» **STATED EXERCISE**
Reproduce the material below with every instance of "nearest" changed to "closest" and everything else unchanged. Omit the pictures from your output.

» **Stored data entries**
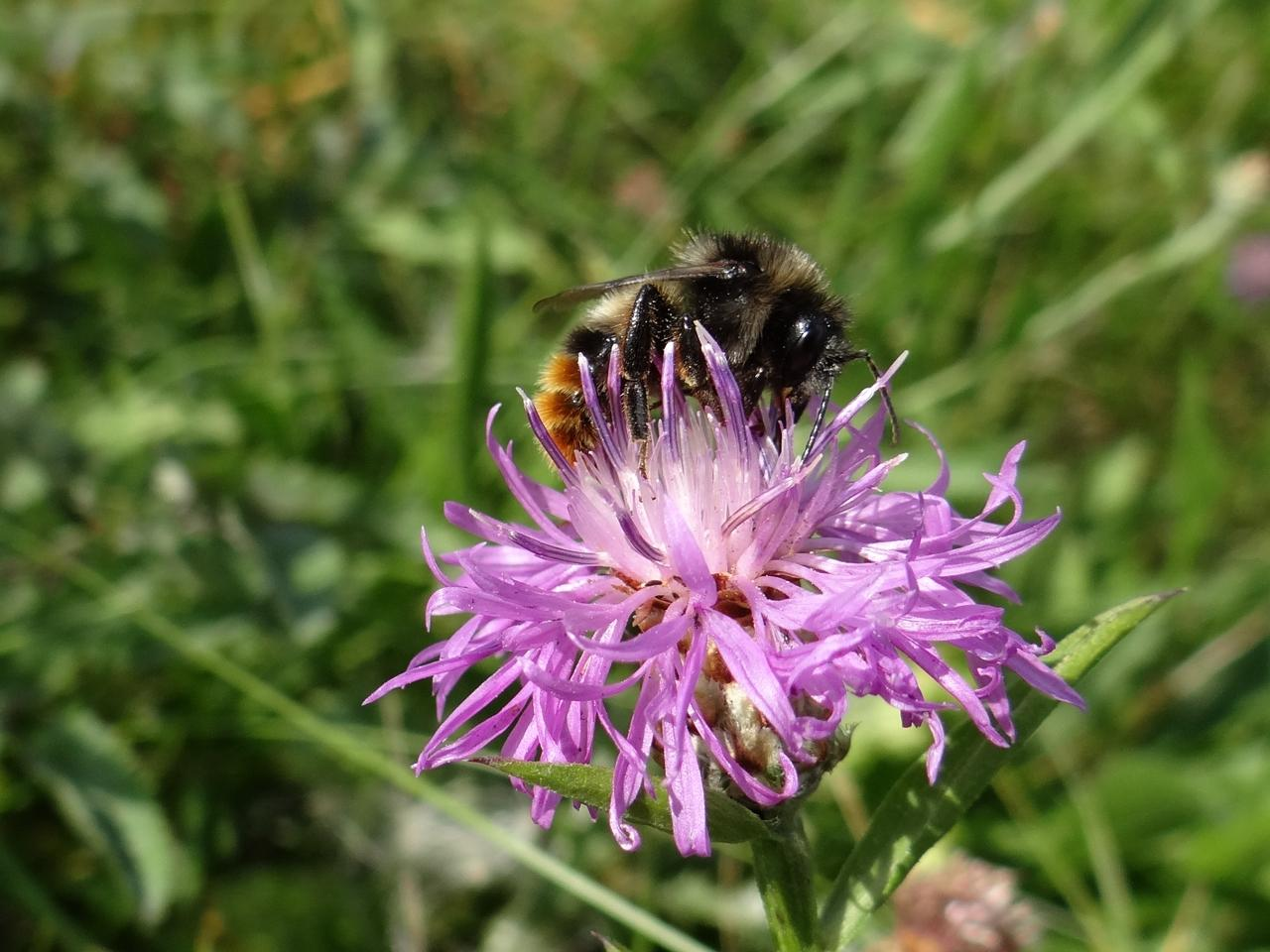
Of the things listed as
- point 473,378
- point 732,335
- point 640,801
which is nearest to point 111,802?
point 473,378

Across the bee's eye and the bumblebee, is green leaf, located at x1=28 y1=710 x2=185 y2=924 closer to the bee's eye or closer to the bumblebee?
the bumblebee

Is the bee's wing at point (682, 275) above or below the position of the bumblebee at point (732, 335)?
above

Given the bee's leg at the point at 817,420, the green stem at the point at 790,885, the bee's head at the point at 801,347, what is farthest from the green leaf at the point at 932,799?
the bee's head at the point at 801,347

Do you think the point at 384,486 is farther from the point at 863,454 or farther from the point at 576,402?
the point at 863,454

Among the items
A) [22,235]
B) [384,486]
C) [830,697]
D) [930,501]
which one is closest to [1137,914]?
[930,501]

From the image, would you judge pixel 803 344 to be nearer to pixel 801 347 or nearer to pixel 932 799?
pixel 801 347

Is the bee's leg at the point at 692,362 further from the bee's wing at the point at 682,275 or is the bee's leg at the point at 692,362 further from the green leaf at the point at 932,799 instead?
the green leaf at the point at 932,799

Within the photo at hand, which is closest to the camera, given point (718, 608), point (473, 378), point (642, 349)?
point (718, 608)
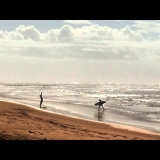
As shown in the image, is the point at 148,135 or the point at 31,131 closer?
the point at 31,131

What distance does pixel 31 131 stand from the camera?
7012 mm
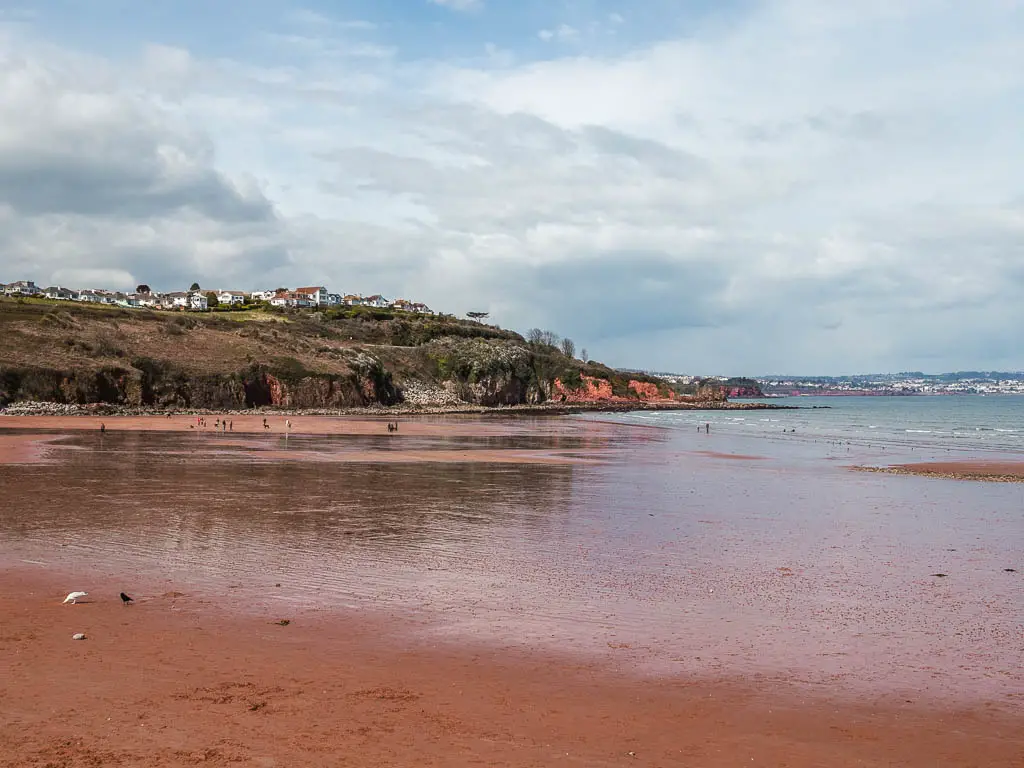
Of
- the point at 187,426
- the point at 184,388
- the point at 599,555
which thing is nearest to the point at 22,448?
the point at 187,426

» **FINISHED EXERCISE**
Of the things listed as
- point 473,378
- point 732,335
- point 640,801
which is closest to point 111,802?
point 473,378

Across the bee's eye and the bumblebee, is green leaf, located at x1=28 y1=710 x2=185 y2=924 closer to the bee's eye or closer to the bumblebee?
the bumblebee

Is the bee's wing at point (682, 275) above or below the position of the bumblebee at point (732, 335)?
above

Given the bee's leg at the point at 817,420, the green stem at the point at 790,885, the bee's head at the point at 801,347, what is farthest from the green leaf at the point at 932,799?
the bee's head at the point at 801,347

Do you think the point at 384,486 is farther from the point at 863,454 or farther from the point at 576,402?
the point at 863,454

Among the items
A) [22,235]
B) [384,486]
C) [830,697]
D) [930,501]
which one is closest to [1137,914]?
[930,501]

From the image, would you judge pixel 803 344 to be nearer to pixel 801 347 or nearer to pixel 932 799?
pixel 801 347

Is the bee's leg at the point at 692,362 further from the bee's wing at the point at 682,275 or is the bee's leg at the point at 692,362 further from the green leaf at the point at 932,799 instead?
the green leaf at the point at 932,799

Within the photo at hand, which is closest to the camera, given point (718, 608), point (473, 378), point (642, 349)?
point (718, 608)
As shown in the image, is the point at 148,135 or the point at 31,131 closer?
the point at 31,131

What distance does pixel 31 131 stand from the camera?
7012 mm
Of
- the point at 187,426
- the point at 184,388
- the point at 599,555
which thing is closest to the point at 22,448?
the point at 187,426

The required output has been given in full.